Rude Boy Train

AKATZ – Vuelta Y Vuelta – Liquidator Music

UN PEU D’HISTOIRE : AKATZ, c’est un groupe du Pays Basque, de Bilbao plus précisément. Et comme vous le savez, le Pays Basque est en Espagne (enfin en grande partie).

Depuis deux décennies, Akatz a sorti pas mal de disques, des albums et des Ep, d’abord en autoproduction, puis au cours des années 2000 sur Brixton Records, le label d’Euzkadi spécialisé dans la bonne musique d’inspiration jamaïcaine malheureusement pas aussi productive que Liquidator.

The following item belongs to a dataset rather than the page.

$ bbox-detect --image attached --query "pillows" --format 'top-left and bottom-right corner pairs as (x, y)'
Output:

Début 2013, le groupe fêtait ses vingts ans et il en profitait pour nous servir sur un plateau d’argent sa compilation, « 20 años no es nada » (« vingt ans c’est pas rien »), autoproduite, avec pas mal de morceaux inédits issus notamment de leur première partie de carrière.

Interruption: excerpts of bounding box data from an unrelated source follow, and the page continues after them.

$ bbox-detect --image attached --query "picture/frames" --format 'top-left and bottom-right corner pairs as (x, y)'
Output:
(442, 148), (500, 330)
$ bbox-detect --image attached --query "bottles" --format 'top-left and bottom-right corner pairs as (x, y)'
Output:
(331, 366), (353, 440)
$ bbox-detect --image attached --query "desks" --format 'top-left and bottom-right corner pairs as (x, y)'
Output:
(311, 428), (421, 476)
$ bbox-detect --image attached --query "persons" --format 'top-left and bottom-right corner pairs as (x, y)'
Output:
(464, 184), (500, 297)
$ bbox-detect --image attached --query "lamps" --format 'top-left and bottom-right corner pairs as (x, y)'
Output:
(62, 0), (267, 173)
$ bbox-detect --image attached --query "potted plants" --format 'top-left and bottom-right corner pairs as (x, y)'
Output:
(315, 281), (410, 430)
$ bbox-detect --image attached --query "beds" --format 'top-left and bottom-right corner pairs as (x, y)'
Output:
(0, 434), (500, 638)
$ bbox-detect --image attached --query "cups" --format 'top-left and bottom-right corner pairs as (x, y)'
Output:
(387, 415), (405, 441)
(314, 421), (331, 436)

Deux ans et demi plus tard, voilà que les Basques reviennent avec un nouvel album (le quatrième), intitulé « Vuelta Y Vuelta »  du côté de Liquidator Music. C’est sorti pour l’été, c’est tout beau, c’est tout chaud…

LE DISQUE : Il y a toujours pas mal d’efficacité sur un album d’Akatz. Et ce n’est pas « Vuelta Y Vuelta » qui va changer la donne. C’est du ska, c’est sixties, c’est dans la lignée d’un Soweto ou d’un Transilvanians, et on se dit qu’il n’y a pas de meilleur label que Liquidator Music pour sortir un truc pareil.

Dès l’entame le ton est donné: Ca va jouer à l’ancienne, mais avec un son d’aujourd’hui. « Skarmentu Handiko Andra » est un instrumental efficace, dansant, avec ce qu’il faut de cuivres et de contretemps. C’est beau, c’est propre, et ce qui est bien c’est que ça pète pas plus haut que son cul. Juste après, « De Cine », chanté cette fois, fait plus que bien l’affaire et monte le niveau d’un cran avec son très bon chant lead et des backing vocals de qualité.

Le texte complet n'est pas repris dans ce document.